Pour répondre à cette menace, le campus a développé une plateforme numérique, baptisée ARES, qui facilite la mise en relation avec des prestataires spécialisés. Ce guichet unique permet de simplifier l’accès aux solutions de cybersécurité, qu’il s’agisse de diagnostics pour PME ou de dispositifs de gestion de crise pour les collectivités.
Mais l’enjeu est aussi de combler le manque de prestataires compétents. « On manque de spécialistes pour répondre aux besoins des entreprises locales. C’est un vrai enjeu de formation. »

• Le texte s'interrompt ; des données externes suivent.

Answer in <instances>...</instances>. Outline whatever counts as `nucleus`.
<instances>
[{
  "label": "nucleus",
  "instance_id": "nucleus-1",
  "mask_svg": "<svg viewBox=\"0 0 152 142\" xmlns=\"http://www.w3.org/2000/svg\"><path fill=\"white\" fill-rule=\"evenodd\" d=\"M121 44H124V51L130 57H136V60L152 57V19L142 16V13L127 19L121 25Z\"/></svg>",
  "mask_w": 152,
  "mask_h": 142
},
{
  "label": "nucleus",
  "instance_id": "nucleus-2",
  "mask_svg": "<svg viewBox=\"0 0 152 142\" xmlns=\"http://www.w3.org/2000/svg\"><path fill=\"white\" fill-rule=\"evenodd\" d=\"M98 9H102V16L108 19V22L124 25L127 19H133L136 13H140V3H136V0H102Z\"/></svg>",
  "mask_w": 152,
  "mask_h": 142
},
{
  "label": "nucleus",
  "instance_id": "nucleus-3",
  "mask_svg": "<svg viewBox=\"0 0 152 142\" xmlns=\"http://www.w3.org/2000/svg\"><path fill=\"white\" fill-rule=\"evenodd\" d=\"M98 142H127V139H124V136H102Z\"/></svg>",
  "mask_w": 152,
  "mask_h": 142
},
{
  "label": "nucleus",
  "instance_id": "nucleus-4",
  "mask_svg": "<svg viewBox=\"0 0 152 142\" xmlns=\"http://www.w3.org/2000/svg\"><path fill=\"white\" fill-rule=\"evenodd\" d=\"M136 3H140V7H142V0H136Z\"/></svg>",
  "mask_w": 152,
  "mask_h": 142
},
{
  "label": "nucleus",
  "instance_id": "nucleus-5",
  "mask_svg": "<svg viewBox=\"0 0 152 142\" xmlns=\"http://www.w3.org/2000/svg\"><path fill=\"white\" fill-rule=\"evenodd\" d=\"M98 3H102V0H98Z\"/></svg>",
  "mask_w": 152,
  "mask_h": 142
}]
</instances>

C’est là qu’intervient la plateforme d’alternance. « Aujourd’hui, un jeune qui cherche une alternance dans la cyber s’inscrit sur la plateforme du Campus Cyber, et on lui propose dix entreprises près de chez lui », explique-t-il. Objectif : rapprocher les talents des entreprises, pour combler les lacunes en matière de sécurité numérique. « Sincèrement, si le gamin est bien orienté, on n’a aucun problème à lui trouver une alternance efficace à côté de chez lui », assure Polizzi.
À ce titre, « le Campus Cyber, c’est du no profit. 100 % de l’argent généré par le campus sera réinjecté dans l’écosystème d’enseignement et de formation. »
Un pont vers la Méditerranée et l’Afrique
L’ambition ne s’arrête pas aux frontières de la région. Pour Polizzi, Marseille doit devenir la tête de pont numérique vers la Méditerranée et l’Afrique. « On est la porte de l’Afrique, mais on ne l’a pas encore vraiment ouverte », confie-t-il, le regard tourné vers le large. La ville doit capitaliser sur sa position géographique, sur sa culture des échanges, pour faire émerger des champions de la cybersécurité prêts à se déployer à l’international.
Avec sa casquette de patron, Kevin Polizzi sait que l’avenir ne se construira pas sans une forme de pragmatisme, loin des envolées lyriques. « Pour sauver Marseille, il faut créer 50 000 emplois. Le Campus Cyber, c’est une pierre à l’édifice, mais ça ne suffira pas à tout régler », admet-il. Sa franchise détonne, dans un univers où les annonces tonitruantes sont la norme.
Les soutiens institutionnels ne manquent pas, la Région Sud et la Métropole sont dans le paysage, mais l’argent, lui, vient du privé. « L’État est à nos côtés, mais ici, ce sont les entreprises qui mettent la main à la poche », précise l’homme d’affaire.
Parmi elles, l’aéroport de Marseille, CMA CGM, propriétaire des lieux, la Française des Jeux, ou encore Unitel Cloud Services. « Chacun vient avec ses enjeux, mais tout le monde a compris qu’on ne pouvait plus jouer en solo. »
Le 22 octobre, le campus a officiellement ouvert ses portes, prêt à faire de Marseille un bastion de la cybersécurité. Plus qu’un projet, une offensive collective.